Как она умудрялась говорить так спокойно? Она ведь могла умереть через пару часов, но голос ее был свежим и бодрым, как если бы она, отлично выспавшись, готовилась провести весь день на теплом пляже, у кромки лучшего на свете моря. Грайс молчала, слушая ее мерное дыхание, чередовавшееся со звуком разбивающихся капель ее крови. Постоянное гудение аппарата
было почти незаметным, шло по самому краю сознания.Грайс сказала:
– Я родилась и выросла в семье культистов. Мои мама и папа всегда любили Дом Хаоса больше, чем меня и моих сестер. Я была вроде как совершенно одинока, но при этом меня никогда не оставляли в покое. Я участвовала во всех этих глупостях - мессы, "Книги восходов и закатов", жертвоприношения зверушек, собрания верующих, просмотры шоу телепроповедников из Нэй-Йарка. Вся моя жизнь вращалась вокруг культа, но я не была этим, я не была частью этого, я хотела быть больше, чем это.
Маделин молчала и слушала, что было для нее вовсе не характерно. Грайс вдруг почувствовала комок в горле, который побуждал ее рассказывать, никогда прежде она не ощущала ничего такого, будто что-то проталкивало слова через ее глотку.
– Никто не возлагал на меня никаких надежд, у меня не было склонности к работе с людьми, которой обычно посвящают себя члены культа Дома Хаоса, я не любила мессы и ритуалы, меня пугали истории о богах, казнящих кого-то, я не понимала всего этого глобального Стокгольмского синдрома вокруг богов. Почему они живут с этим? Что заставляет их проповедовать верность богам? Почему им не кажутся чудовищными все эти истории? У меня не было ответа на все эти вопросы. Даже так: ни на один вопрос никакого ответа. Я просто жила в этом, позволяла запирать себя в темной комнате на время месячных, отказывалась от еды в полнолуние, бичевала себя и пророчествовала вместе с сестрами на праздниках - это было частью моей жизни. А потом я пошла в школу, и там все было по-другому. Другие люди после работы приходили и смотрели телевизор вместе со своими детишками, ехали в кафе, пить сверхсладкие молочные коктейли с растительными жирами или гуляли в парке. Там были другие дети, с велосипедами, конфетами, живущие в высоких домах без месяца над ними, играющие в компьютерные игры, одевающиеся в любые цвета. И я совершенно не знала, как с ними быть.
Грайс показалось, что Маделин засмеется - прямо сейчас. Но Маделин молчала. Грайс подумала, что ей стало плохо, но Маделин дышала размеренно и спокойно. Она что, слушала? Впервые Грайс слушал кто-то, кроме ее психотерапевта.
– У меня перед глазами был Ноар. Мы учились в одном классе. Он будто забывал о том, кто он, переступая школьный порог. Ему все удавалось, все его любили, никто не смотрел на него, как на прокаженного. Он был капитаном футбольной команды, у него были друзья, а я была заучкой с последней парты, которая может спрятаться от мира только за сальными волосами и факультативами. Понимаешь? Я была полной противоположностью Ноара.

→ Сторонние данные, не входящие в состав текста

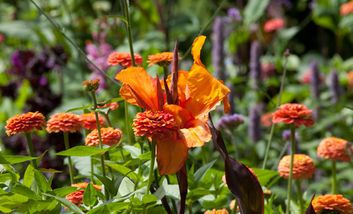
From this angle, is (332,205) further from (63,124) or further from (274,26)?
(274,26)

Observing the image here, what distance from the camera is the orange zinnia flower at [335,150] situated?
136cm

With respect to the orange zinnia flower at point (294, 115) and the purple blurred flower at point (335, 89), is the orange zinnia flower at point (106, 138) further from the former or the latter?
the purple blurred flower at point (335, 89)

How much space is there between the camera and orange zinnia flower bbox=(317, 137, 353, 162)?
4.45 ft

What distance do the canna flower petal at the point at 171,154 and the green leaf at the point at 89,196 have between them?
12cm

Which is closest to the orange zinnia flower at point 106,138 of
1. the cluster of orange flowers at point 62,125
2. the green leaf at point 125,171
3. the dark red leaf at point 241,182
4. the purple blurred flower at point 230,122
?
the cluster of orange flowers at point 62,125

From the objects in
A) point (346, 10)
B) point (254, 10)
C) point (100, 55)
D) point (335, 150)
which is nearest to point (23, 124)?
point (335, 150)

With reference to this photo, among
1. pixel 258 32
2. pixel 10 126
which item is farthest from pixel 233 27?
pixel 10 126

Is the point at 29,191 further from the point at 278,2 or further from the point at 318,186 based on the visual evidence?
the point at 278,2

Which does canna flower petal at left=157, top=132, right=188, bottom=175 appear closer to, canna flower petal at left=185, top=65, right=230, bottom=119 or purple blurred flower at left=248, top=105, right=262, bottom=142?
canna flower petal at left=185, top=65, right=230, bottom=119

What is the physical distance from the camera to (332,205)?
1.13 m

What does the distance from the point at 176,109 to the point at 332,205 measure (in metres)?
0.34

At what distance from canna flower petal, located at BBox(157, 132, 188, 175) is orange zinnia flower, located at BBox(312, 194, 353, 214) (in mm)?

Я была неудачницей. И это всегда то, кто я есть. Я сбежала, самым позорным образом, сразу после выпускного. А они едва это заметили - у них не было насчет меня никаких надежд. Я никогда, никому не была нужна. Я всюду лишняя. Я даже сама себе - лишняя. У меня никогда не было желания сильнее, чем чтобы меня никогда не было.

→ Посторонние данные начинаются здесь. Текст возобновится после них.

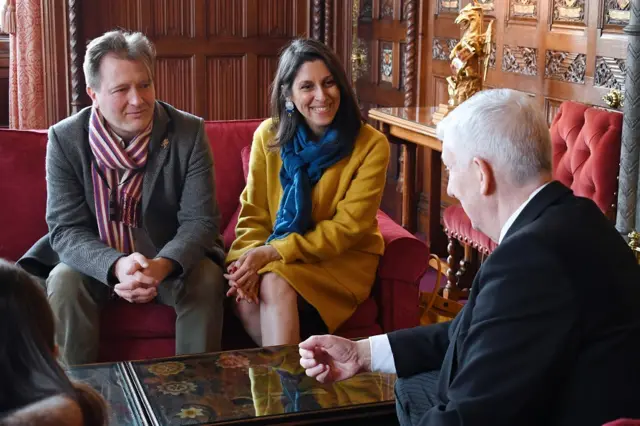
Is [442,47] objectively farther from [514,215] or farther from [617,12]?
[514,215]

Грайс замолчала. Теперь ей было все равно, слушает ее Маделин или нет.
– А знаешь, что самое забавное? Что я на самом деле в себе ненавижу? Никакая я не несчастная барышня, страдающая от застарелых травм. Ничего со мной не было такого, что могло бы повредить мою хрупкую психику. Я страдала ни от чего, я страдала, и не могла остановиться. Вот за что я себя ненавижу! Грайси - слабачка, Грайси и не достойна лучшего, потому что не заслужила этого. Грайси ломается от ветра, Грайси ни в чем никогда не уверена, Грайси не может стать близкой никому, потому что боится людей, Грайси ненавидит свою семью, Грайси ненавидит себя, Грайси чокнутая, но, самое главное, самое мое любимое - у малышки Грайси нет для этого ни малейшего повода! Она выдумала себе миллион страданий, у нее миллион проблем, но она не имеет на них права. Она просто слабачка, и особенно - сейчас, когда говорит об этом.